Chris Cillizza makes a good point on the Electoral College when he points out that it was a major challenge for the Republicans way before they chose Donald Trump as their nominee. In fact, I don’t think the reporting on this has been very good, in general.

There’s often acknowledgement that the RNC did a post-election autopsy in 2012 to determine what they need to do differently, and people write about the fact that the party ignored its own advice with extreme prejudice by becoming more hostile to Latinos and more alienating to young voters. But, what’s not often noted is that there are actual states that the Republicans need to flip into their column to win a presidential election.
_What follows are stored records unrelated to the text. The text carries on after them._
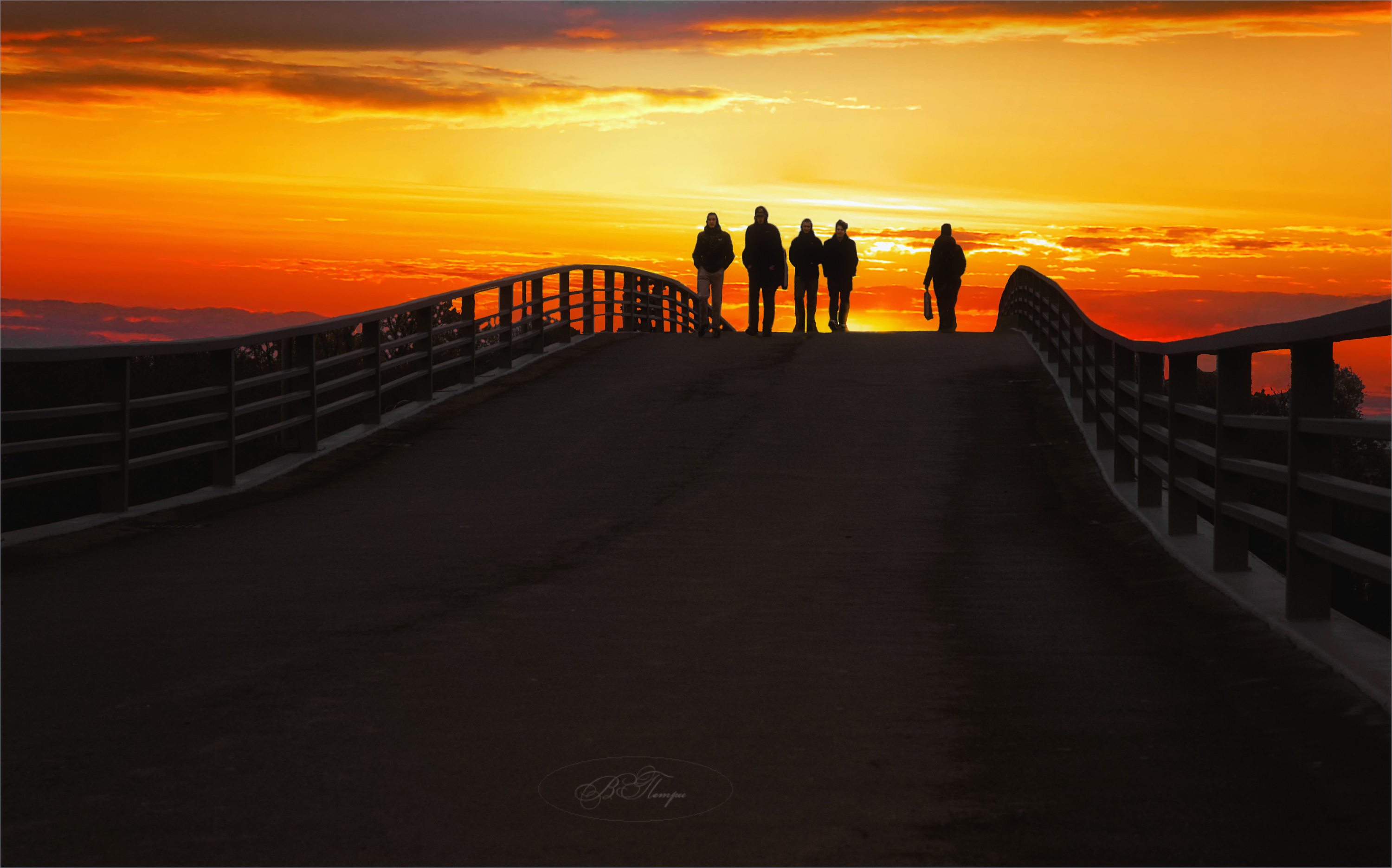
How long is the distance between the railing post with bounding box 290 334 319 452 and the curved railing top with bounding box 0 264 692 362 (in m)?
0.23

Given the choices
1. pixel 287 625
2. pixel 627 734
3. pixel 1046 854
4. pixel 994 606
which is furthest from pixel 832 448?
pixel 1046 854

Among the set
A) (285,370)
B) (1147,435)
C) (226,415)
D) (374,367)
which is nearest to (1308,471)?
(1147,435)

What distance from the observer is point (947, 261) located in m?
30.8

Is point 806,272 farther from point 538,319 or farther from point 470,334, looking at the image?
point 470,334

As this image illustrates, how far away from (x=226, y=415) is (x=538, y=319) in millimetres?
11958

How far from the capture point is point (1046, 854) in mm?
4188

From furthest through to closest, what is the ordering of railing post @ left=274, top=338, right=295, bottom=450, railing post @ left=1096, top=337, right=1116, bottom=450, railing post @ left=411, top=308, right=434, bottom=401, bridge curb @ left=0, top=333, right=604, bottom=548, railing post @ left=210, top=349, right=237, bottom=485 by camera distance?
railing post @ left=411, top=308, right=434, bottom=401 → railing post @ left=274, top=338, right=295, bottom=450 → railing post @ left=1096, top=337, right=1116, bottom=450 → railing post @ left=210, top=349, right=237, bottom=485 → bridge curb @ left=0, top=333, right=604, bottom=548

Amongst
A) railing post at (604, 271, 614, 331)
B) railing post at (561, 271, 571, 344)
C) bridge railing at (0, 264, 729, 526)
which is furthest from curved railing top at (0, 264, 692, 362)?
railing post at (604, 271, 614, 331)

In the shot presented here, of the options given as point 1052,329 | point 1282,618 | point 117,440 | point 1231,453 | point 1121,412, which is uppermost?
point 1052,329

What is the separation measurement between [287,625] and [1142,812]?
440cm

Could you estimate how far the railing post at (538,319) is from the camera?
2366cm

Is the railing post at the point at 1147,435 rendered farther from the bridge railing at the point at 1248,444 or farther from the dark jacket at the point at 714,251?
the dark jacket at the point at 714,251

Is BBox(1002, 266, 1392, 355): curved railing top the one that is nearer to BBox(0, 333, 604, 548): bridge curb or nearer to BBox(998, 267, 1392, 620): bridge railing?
BBox(998, 267, 1392, 620): bridge railing

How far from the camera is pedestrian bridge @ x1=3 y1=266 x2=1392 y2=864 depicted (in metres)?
4.44
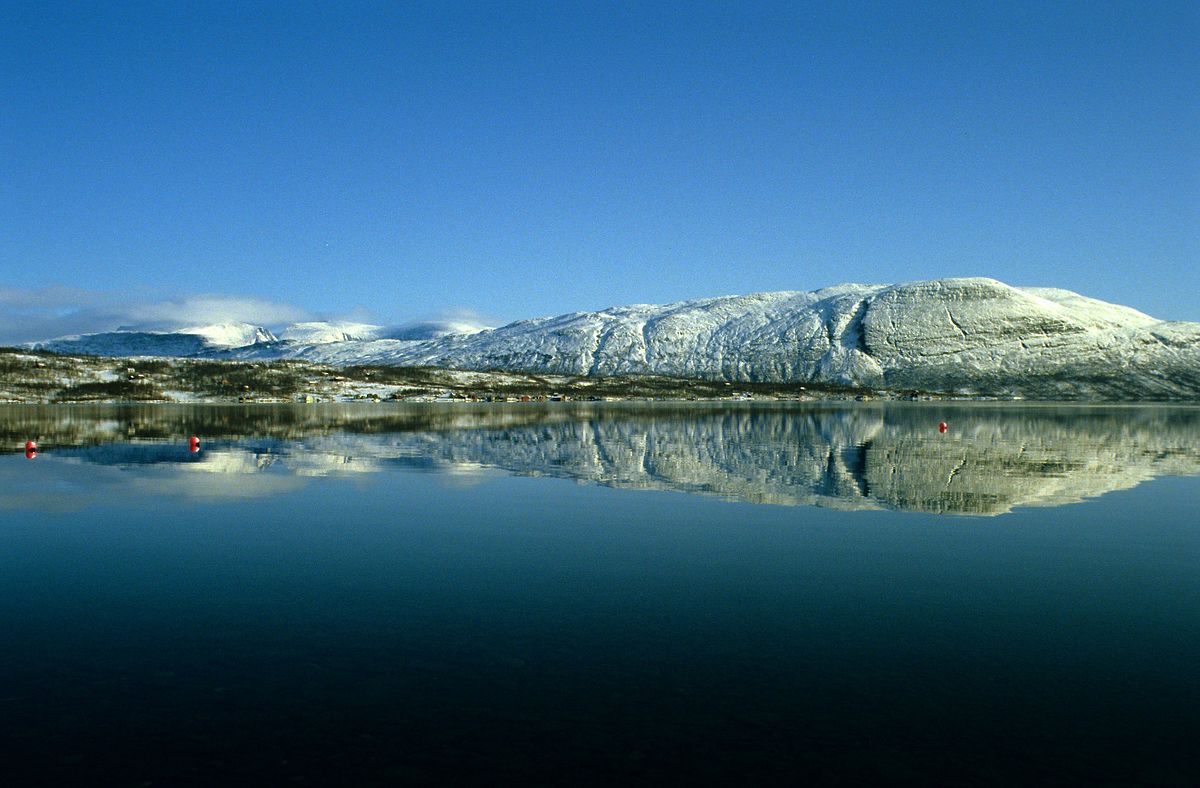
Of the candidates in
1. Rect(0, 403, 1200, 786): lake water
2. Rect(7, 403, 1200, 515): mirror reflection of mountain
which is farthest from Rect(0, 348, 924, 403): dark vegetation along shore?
Rect(0, 403, 1200, 786): lake water

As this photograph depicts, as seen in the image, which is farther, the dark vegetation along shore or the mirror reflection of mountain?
the dark vegetation along shore

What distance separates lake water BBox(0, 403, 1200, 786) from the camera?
30.6 ft

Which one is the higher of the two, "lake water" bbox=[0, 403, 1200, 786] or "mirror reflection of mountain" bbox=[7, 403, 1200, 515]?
"lake water" bbox=[0, 403, 1200, 786]

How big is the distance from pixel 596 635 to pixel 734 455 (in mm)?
32075

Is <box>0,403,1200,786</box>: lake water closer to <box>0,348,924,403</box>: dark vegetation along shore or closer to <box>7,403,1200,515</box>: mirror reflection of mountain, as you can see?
<box>7,403,1200,515</box>: mirror reflection of mountain

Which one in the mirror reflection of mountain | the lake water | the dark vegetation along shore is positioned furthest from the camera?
the dark vegetation along shore

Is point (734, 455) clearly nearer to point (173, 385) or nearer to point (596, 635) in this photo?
point (596, 635)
Those states are identifiable. We’re talking about minimally winning the states that Bush won, including most importantly Ohio, Florida and Virgina. But to get any margin of error, they need to flip Wisconsin or Pennsylvania or maybe even Michigan.

The party has in no way been focused on this task over the last four years.

Now, Trump probably has some potential to get votes in the Rust Belt that weren’t available to Romney, but that has nothing to do with the party’s strategy for winning this election. They have not spent one moment trying to prepare the ground in the states they need to win.

Rather, they’ve been pushing swing states like Florida, Virginia, Colorado, New Mexico, New Hampshire, and Nevada into safe or nearly safe Democratic territory.

For some of us who have had one eye on the Electoral College every day for the entirety of Obama’s second term, the Republicans’ behavior has been so detached from the task at hand that this coming election has never seemed much in doubt. It’s like they wanted to hand it to the Democrats on a platter.

By nominating Trump, they’ve at least shuffled the board a little bit. Most likely, they’ve made it worse by putting Georgia and Arizona into the swing state category without doing enough to actually flip any states to them. But this is still better in my opinion, because even a bad longshot bet is a better gamble that a surefire loser.

Either way, though, they have not solved their Electoral College problem.